Oil markets saw notable gains, with Brent crude on Thursday climbing to $121.44 a barrel and West Texas Intermediate climbed to $108.53. The increase came after reports surfaced that President Donald Trump is considering new military measures targeting Iran, leading to renewed concerns about escalating tensions and limited prospects for relaxed trade in the Strait of Hormuz.
Market participants evaluated a wave of quarterly results from major technology companies released late Wednesday. Meta Platforms shares plunged nearly 7% as the company disclosed lower-than-anticipated capital spending and slower user expansion. Microsoft also dipped 1% despite topping consensus forecasts for revenue and earnings.

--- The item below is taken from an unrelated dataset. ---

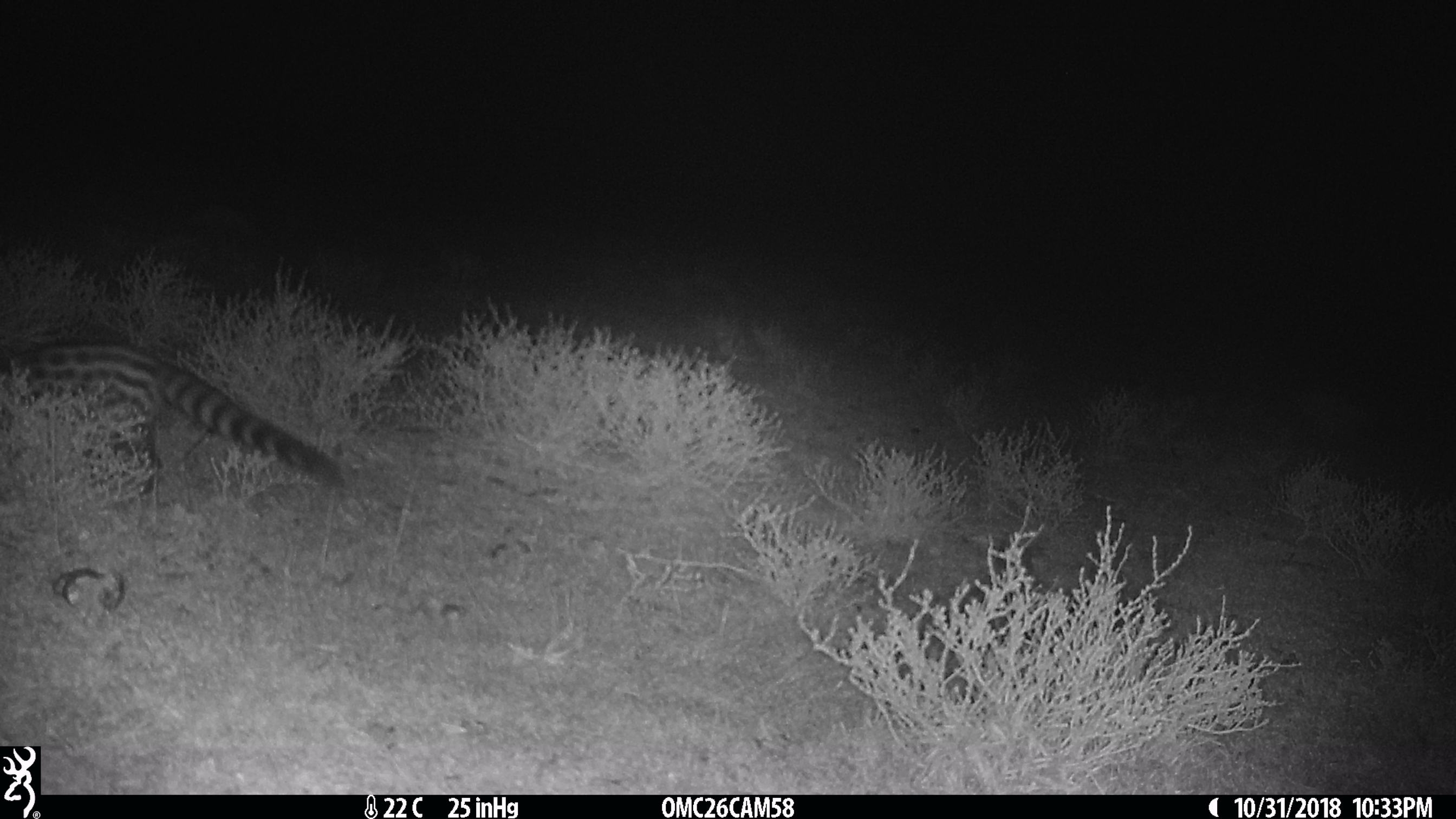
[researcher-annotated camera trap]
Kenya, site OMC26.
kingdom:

Alphabet, meanwhile, gained 7% after reporting first-quarter revenue exceeding projections and stronger-than-expected cloud business performance. Amazon advanced about 3% following a similar beat on overall results, bolstered by robust growth from its cloud division.

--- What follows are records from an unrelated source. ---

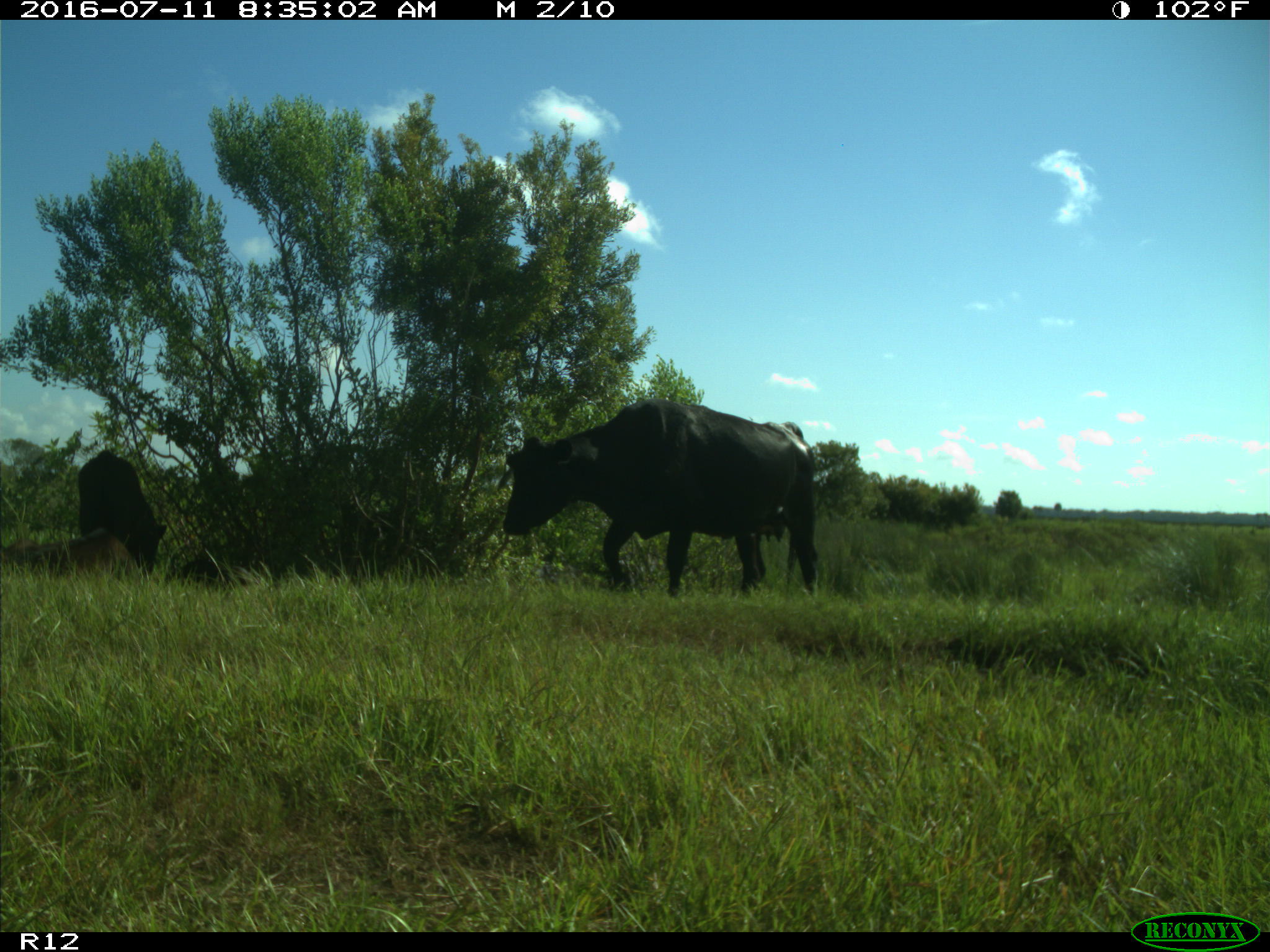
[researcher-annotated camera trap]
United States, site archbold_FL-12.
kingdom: Animalia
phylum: Chordata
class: Mammalia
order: Artiodactyla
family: Bovidae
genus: Bos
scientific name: Bos taurus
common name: domestic cow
Bos taurus (domestic cow).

The technology earnings parade continues Thursday as Apple prepares to announce its quarterly results after the close. Market attention remains focused on how investments in artificial intelligence are shaping revenue across the sector.

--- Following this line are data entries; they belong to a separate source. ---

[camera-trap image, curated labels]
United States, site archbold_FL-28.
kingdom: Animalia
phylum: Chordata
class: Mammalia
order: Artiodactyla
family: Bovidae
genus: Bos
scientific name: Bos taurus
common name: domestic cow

On the policy front, the U.S. Federal Reserve opted to keep its benchmark rate between 3.5% and 3.75%, in line with expectations. However, four officials dissented, the most significant split in more than three decades. The recent meeting marked a potential endpoint for Jerome Powell’s tenure as Fed chair, with Trump’s nominee Kevin Warsh positioned to take over pending formal transition.
Market watchers are awaiting Thursday’s release of March PCE inflation data, expected to add further context to ongoing policy discussions within the Federal Reserve.